Blast from the Past: 4 Historical Figures who Shaped Cambridge’s Boom!

Class is in session! Here are four people who made history in Cambridge.


John Erb (1764-1832)

If you’ve already brushed up on your Preston history books, you may very well have heard of Mr. John Erb – otherwise known as the founder of Preston.

Born in Lancaster, Pennsylvania, in 1764, John Erb, accompanied by his family, relocated to Canada in 1805 and settled along the Speed River. Soon after, he got to work founding his businesses.

In 1806, only one year after arriving in Canada, Erb erected the area’s first sawmill. At the time, this was a significant development. Until this point, sawed lumber could not be acquired in the region aside from in Toronto or Niagara.

Yet another year later, in 1807, he erected a grist mill. Slowly but surely, a community began to grow around the grist mill, later rebuilt by John Erb’s son, Joseph, in 1834.

John Erb played a vital role in the development and growth of Preston – not to mention his family of nine children.

Jacob Hespeler (1811-1881)

Hespeler residents are more likely to be familiar with this notable figure. Jacob Hespeler, much like John Erb, founded his own settlement in the region. The only difference is that Hespeler’s settlement ended up taking his name.

Jacob Hespeler was born in Ehningen, Germany, in 1811. He emigrated to Canada with eight of his brothers and sisters and later found himself in the fur trade, first with John Jacob Astor, then with the Hudson Bay Company.

In 1835, Mr. Hespeler opened his first store with a business partner by the name of Mr. Yoeste. He soon became the shop’s sole proprietor as Yoeste had an unfortunate run-in with authorities south of the border. Although the store carried on with operations, Jacob Hespeler set his sights on new business opportunities.

To give the Erb family a run for their money, Mr. Hespeler set out to open a competing grist mill along the Grand River. While a viable business concept, he failed to obtain water rights and soon abandoned the site. Nevertheless, in 1845, Jacob Hespeler purchased a plot of land in the settlement of New Hope and began redeveloping its existing dam and erecting a grist mill followed by a gas house, distillery, and eventually, a stone woollen mill.

As a prominent business person in the area, John Hespeler soon incorporated the settlement of New Hope, which Queen Victoria proclaimed as the Village of Hespeler in January 1859.

Nathaniel Dean Fisher (1804-1887)

Here is a lesser-known name among Cambridge residents. Nathaniel Dean Fisher pushed the region further along as the industrial revolution gained momentum by establishing Galt’s first foundry.

Born in Londonderry, New Hampshire, in 1804, Nathaniel Dean Fisher was heavily involved in the boot and shoe trade in Warsaw, New York, before making his move to Galt.

In 1842, Fisher founded Galt’s first foundry to manufacture portable and stationary steam engines, cut-offs, boilers and heaters, and other woodworking equipment.

Mr. Fisher operated the foundry alongside a handful of partners before making his exit. The foundry operated until the 1950s, changing ownership numerous times before it was eventually decommissioned.

*Entries shown*
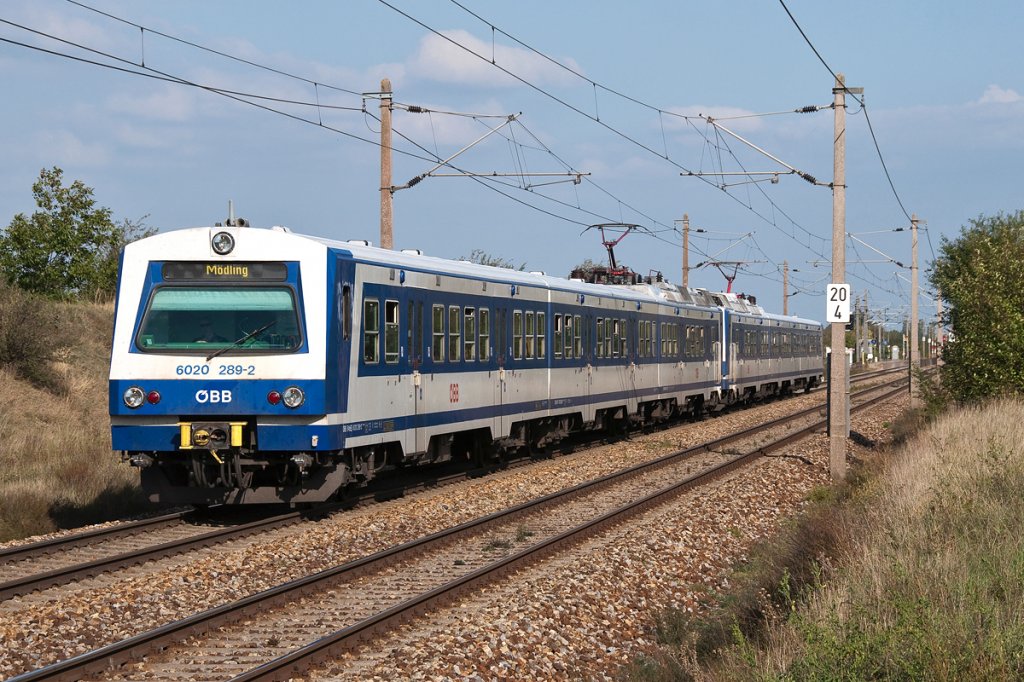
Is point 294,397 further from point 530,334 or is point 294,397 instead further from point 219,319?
point 530,334

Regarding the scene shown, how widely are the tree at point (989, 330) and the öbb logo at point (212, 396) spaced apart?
15952 millimetres

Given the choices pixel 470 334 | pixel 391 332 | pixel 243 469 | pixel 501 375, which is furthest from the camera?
pixel 501 375

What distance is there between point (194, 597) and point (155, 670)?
2185mm

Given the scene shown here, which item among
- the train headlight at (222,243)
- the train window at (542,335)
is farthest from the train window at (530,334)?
the train headlight at (222,243)

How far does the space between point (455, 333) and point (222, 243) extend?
4.67m

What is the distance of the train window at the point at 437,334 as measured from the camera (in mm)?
16509

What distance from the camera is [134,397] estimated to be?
13.2 meters

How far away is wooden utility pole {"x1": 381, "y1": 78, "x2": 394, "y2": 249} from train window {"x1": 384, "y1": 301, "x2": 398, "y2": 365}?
6.36 metres

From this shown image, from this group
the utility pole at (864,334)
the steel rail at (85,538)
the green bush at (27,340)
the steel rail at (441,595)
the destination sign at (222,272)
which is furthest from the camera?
the utility pole at (864,334)

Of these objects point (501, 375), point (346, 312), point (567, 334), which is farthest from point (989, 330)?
point (346, 312)

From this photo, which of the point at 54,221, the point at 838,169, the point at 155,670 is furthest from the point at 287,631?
the point at 54,221

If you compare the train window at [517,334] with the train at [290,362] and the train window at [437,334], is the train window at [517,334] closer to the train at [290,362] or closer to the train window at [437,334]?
the train at [290,362]

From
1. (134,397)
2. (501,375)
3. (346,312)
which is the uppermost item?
(346,312)

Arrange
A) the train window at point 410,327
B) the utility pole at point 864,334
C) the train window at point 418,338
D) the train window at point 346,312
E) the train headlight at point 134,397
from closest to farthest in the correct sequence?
the train headlight at point 134,397 → the train window at point 346,312 → the train window at point 410,327 → the train window at point 418,338 → the utility pole at point 864,334
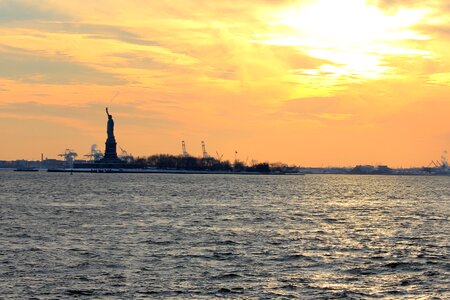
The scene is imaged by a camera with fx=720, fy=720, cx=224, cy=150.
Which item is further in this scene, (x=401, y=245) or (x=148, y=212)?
(x=148, y=212)

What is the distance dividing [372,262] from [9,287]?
81.3ft

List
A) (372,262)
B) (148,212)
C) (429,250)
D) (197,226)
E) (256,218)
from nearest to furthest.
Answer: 1. (372,262)
2. (429,250)
3. (197,226)
4. (256,218)
5. (148,212)

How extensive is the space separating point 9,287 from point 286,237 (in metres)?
32.6

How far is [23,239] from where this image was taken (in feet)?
204

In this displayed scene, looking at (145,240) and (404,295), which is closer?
(404,295)

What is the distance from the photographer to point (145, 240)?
6181cm

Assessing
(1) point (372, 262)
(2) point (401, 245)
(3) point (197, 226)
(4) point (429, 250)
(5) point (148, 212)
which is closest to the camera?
(1) point (372, 262)

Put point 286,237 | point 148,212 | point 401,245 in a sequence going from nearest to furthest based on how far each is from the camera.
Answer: point 401,245
point 286,237
point 148,212

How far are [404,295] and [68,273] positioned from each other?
19705mm

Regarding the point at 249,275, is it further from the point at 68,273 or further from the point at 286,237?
the point at 286,237

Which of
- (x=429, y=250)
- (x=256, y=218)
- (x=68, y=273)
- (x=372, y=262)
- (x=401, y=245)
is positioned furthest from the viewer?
(x=256, y=218)

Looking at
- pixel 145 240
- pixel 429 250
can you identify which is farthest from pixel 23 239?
pixel 429 250

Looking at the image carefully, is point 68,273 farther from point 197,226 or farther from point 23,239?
point 197,226

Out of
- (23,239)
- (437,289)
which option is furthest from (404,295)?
(23,239)
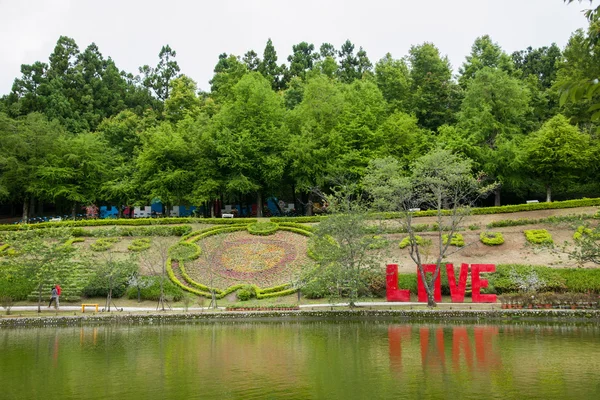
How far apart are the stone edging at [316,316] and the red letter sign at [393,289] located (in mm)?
3889

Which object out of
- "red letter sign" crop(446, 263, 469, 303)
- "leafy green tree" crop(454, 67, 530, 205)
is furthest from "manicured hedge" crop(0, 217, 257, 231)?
"leafy green tree" crop(454, 67, 530, 205)

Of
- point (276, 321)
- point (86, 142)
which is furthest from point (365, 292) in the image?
point (86, 142)

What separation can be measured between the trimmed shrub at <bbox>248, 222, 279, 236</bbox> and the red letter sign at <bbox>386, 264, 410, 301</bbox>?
1200cm

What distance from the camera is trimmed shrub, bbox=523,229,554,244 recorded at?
32.0 meters

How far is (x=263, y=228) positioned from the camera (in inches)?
1501

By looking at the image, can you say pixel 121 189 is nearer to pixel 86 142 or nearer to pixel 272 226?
pixel 86 142

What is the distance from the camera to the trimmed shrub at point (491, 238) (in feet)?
107

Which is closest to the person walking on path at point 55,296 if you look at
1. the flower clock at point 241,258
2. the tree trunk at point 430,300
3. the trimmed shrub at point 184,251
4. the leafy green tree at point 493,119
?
the flower clock at point 241,258

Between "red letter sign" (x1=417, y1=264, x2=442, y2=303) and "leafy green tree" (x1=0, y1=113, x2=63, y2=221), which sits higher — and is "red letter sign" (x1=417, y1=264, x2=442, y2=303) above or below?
below

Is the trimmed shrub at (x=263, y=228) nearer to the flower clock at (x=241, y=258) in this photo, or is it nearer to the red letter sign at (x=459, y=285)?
the flower clock at (x=241, y=258)

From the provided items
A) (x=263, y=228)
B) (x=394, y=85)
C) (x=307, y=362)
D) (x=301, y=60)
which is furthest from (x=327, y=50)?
(x=307, y=362)

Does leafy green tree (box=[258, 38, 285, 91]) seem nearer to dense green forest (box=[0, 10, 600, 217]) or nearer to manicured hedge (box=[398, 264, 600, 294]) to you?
dense green forest (box=[0, 10, 600, 217])

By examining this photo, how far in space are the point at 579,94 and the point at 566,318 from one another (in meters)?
20.7

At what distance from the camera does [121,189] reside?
46.6m
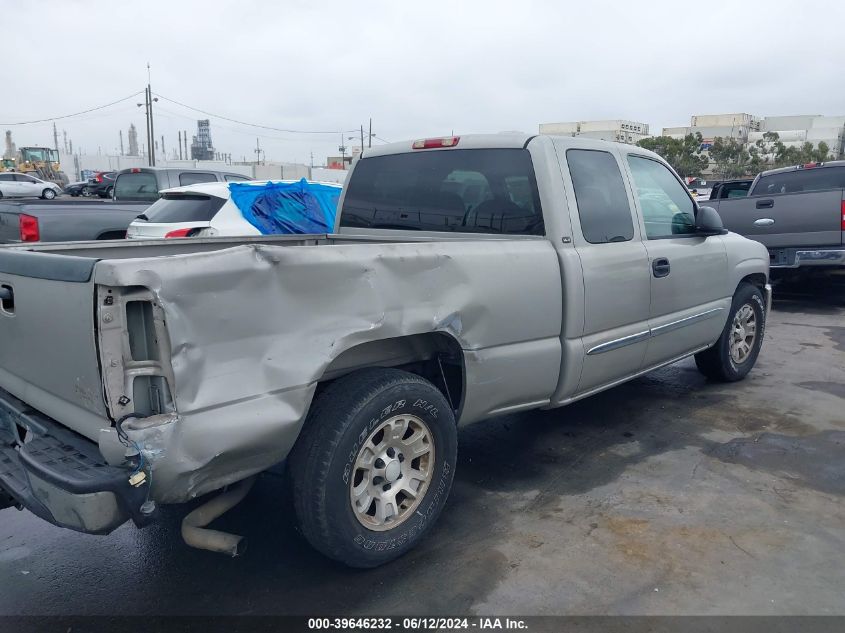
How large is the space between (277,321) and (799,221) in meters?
8.01

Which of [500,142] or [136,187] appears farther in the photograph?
[136,187]

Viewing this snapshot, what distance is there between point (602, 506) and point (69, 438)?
258 cm

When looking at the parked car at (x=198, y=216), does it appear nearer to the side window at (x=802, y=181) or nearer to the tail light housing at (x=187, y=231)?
the tail light housing at (x=187, y=231)

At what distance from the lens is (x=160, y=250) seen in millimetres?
3963

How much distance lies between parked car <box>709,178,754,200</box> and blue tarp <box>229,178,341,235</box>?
6.74 metres

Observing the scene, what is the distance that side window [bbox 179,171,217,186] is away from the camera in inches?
484

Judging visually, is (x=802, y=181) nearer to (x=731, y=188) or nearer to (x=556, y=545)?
(x=731, y=188)

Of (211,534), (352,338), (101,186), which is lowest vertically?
(211,534)

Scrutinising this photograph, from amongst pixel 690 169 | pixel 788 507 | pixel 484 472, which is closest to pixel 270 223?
pixel 484 472

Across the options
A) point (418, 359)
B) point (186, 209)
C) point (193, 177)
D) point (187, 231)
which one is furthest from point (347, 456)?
point (193, 177)

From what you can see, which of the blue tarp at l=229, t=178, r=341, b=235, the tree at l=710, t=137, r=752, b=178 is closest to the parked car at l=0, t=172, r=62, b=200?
the blue tarp at l=229, t=178, r=341, b=235

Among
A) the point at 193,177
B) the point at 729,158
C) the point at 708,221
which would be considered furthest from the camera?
the point at 729,158

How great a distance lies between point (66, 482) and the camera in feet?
7.34

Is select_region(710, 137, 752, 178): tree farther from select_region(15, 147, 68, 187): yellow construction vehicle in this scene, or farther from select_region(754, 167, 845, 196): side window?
select_region(15, 147, 68, 187): yellow construction vehicle
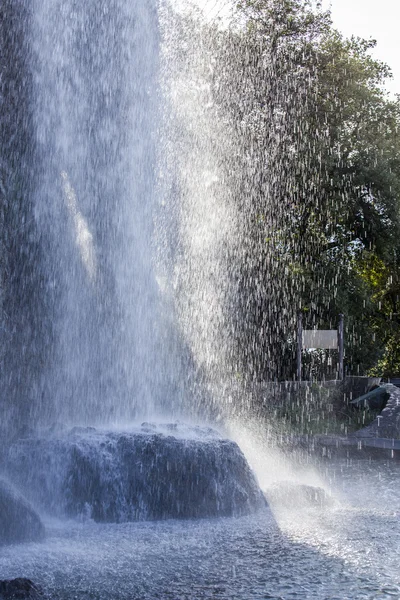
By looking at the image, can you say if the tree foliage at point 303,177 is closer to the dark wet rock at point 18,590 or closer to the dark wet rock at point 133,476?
the dark wet rock at point 133,476

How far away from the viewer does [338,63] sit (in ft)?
79.0

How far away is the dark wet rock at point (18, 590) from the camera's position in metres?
4.48

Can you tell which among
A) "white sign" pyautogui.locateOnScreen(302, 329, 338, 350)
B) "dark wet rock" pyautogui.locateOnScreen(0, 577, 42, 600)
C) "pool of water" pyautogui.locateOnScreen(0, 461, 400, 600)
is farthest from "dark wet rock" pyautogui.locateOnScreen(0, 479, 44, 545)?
"white sign" pyautogui.locateOnScreen(302, 329, 338, 350)

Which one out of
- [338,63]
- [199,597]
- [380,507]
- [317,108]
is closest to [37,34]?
[380,507]

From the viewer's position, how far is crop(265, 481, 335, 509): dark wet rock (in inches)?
303

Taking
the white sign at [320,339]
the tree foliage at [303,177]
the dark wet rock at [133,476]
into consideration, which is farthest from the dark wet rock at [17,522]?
the tree foliage at [303,177]

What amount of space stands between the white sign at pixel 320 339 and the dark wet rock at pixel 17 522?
1298cm

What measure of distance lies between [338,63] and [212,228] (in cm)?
770

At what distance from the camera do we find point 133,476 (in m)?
7.16

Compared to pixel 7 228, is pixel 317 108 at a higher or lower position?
higher

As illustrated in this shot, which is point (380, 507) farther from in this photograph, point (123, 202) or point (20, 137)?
point (20, 137)

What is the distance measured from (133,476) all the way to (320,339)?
476 inches

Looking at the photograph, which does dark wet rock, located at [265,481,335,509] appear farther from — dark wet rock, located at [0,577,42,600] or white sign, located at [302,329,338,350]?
white sign, located at [302,329,338,350]

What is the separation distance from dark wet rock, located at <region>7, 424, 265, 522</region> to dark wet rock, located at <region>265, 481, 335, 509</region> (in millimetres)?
222
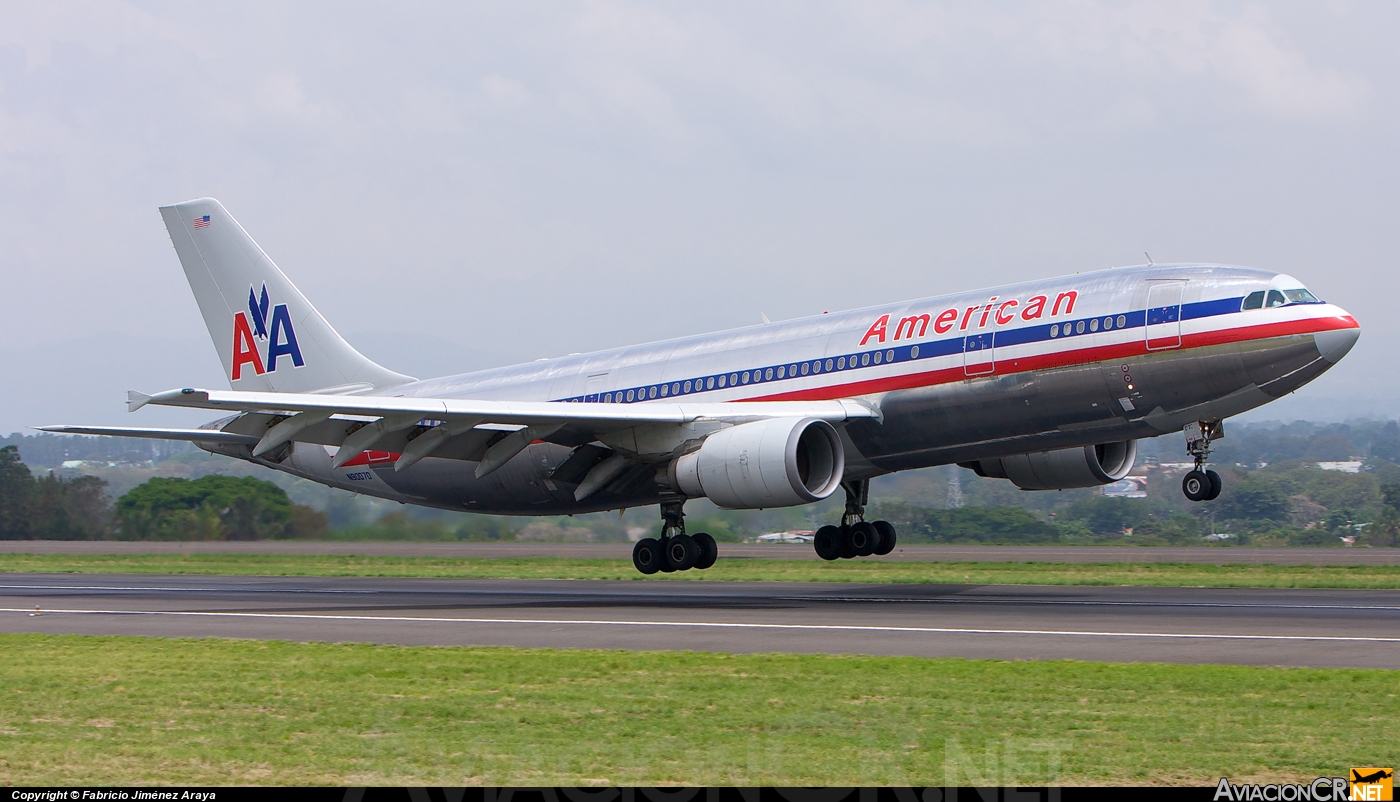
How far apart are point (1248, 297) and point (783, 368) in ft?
30.5

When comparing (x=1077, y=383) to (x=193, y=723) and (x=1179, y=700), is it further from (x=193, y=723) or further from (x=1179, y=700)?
(x=193, y=723)

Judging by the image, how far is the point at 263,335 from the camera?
3612 cm

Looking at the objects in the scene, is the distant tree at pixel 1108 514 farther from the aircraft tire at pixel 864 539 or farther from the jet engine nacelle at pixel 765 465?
the jet engine nacelle at pixel 765 465

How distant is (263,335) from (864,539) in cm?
1664

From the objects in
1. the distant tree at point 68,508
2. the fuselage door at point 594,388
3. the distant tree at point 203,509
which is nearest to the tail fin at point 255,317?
the fuselage door at point 594,388

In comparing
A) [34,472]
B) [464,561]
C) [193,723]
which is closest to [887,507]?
[464,561]

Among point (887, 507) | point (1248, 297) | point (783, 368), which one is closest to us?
point (1248, 297)

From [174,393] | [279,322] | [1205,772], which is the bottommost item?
[1205,772]

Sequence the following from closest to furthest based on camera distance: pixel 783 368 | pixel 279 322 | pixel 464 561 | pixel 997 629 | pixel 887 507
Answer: pixel 997 629 → pixel 783 368 → pixel 279 322 → pixel 464 561 → pixel 887 507

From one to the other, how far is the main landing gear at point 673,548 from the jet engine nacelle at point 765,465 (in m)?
2.26

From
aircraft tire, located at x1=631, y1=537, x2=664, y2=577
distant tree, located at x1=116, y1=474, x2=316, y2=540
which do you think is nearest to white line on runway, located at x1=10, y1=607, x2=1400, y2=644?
aircraft tire, located at x1=631, y1=537, x2=664, y2=577

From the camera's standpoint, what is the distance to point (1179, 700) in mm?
12406

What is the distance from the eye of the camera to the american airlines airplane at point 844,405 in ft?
79.2

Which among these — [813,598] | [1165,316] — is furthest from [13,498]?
[1165,316]
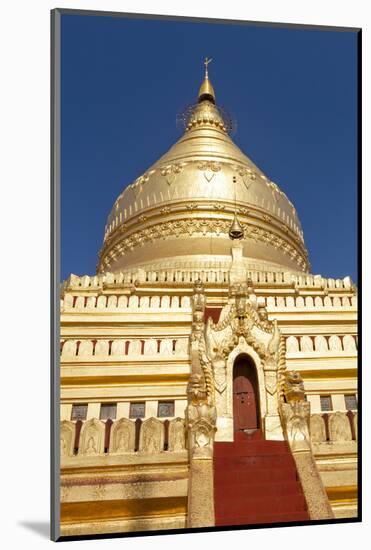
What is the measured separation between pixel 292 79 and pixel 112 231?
722cm

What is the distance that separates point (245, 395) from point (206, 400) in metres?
0.61

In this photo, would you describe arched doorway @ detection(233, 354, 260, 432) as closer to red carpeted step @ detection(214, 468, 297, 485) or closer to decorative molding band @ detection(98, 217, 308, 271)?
red carpeted step @ detection(214, 468, 297, 485)

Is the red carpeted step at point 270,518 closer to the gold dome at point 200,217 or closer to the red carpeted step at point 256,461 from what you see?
the red carpeted step at point 256,461

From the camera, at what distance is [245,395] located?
21.1ft

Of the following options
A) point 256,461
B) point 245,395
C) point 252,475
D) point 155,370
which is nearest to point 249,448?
point 256,461

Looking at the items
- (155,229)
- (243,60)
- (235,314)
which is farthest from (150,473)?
(155,229)

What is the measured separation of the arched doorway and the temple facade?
1cm

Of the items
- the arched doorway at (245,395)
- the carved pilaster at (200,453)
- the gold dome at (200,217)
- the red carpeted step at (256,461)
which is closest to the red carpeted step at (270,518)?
the carved pilaster at (200,453)

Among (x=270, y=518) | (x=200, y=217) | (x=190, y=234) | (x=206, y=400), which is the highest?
(x=200, y=217)

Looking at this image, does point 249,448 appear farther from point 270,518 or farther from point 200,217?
point 200,217

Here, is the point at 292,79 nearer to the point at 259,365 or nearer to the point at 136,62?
the point at 136,62

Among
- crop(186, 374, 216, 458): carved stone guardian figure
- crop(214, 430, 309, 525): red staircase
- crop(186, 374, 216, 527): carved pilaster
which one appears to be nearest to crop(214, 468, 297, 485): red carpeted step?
crop(214, 430, 309, 525): red staircase

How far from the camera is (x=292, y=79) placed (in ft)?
24.7

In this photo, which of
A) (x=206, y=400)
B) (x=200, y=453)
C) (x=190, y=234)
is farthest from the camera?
(x=190, y=234)
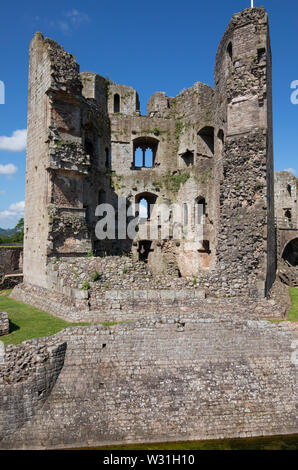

*What to work on*
a: Using the article on Cambridge's historical figures, decide whether each statement agrees with it: (i) John Erb built the area's first sawmill in 1806. (ii) Jacob Hespeler emigrated to Canada alone. (iii) Nathaniel Dean Fisher's foundry closed in the 1840s. Answer yes or no for each and quote the deciding words.
b: Extract the passage of the article on Cambridge's historical figures starting at "Born in Lancaster, Pennsylvania, in" and ending at "Toronto or Niagara.".
The records have no connection to the article on Cambridge's historical figures.

*Solutions to the tasks*
a:
(i) Yes: "In 1806, only one year after arriving in Canada, Erb erected the area’s first sawmill."
(ii) No: "He emigrated to Canada with eight of his brothers and sisters"
(iii) No: "The foundry operated until the 1950s"

b:
Born in Lancaster, Pennsylvania, in 1764, John Erb, accompanied by his family, relocated to Canada in 1805 and settled along the Speed River. Soon after, he got to work founding his businesses.

In 1806, only one year after arriving in Canada, Erb erected the area’s first sawmill. At the time, this was a significant development. Until this point, sawed lumber could not be acquired in the region aside from in Toronto or Niagara.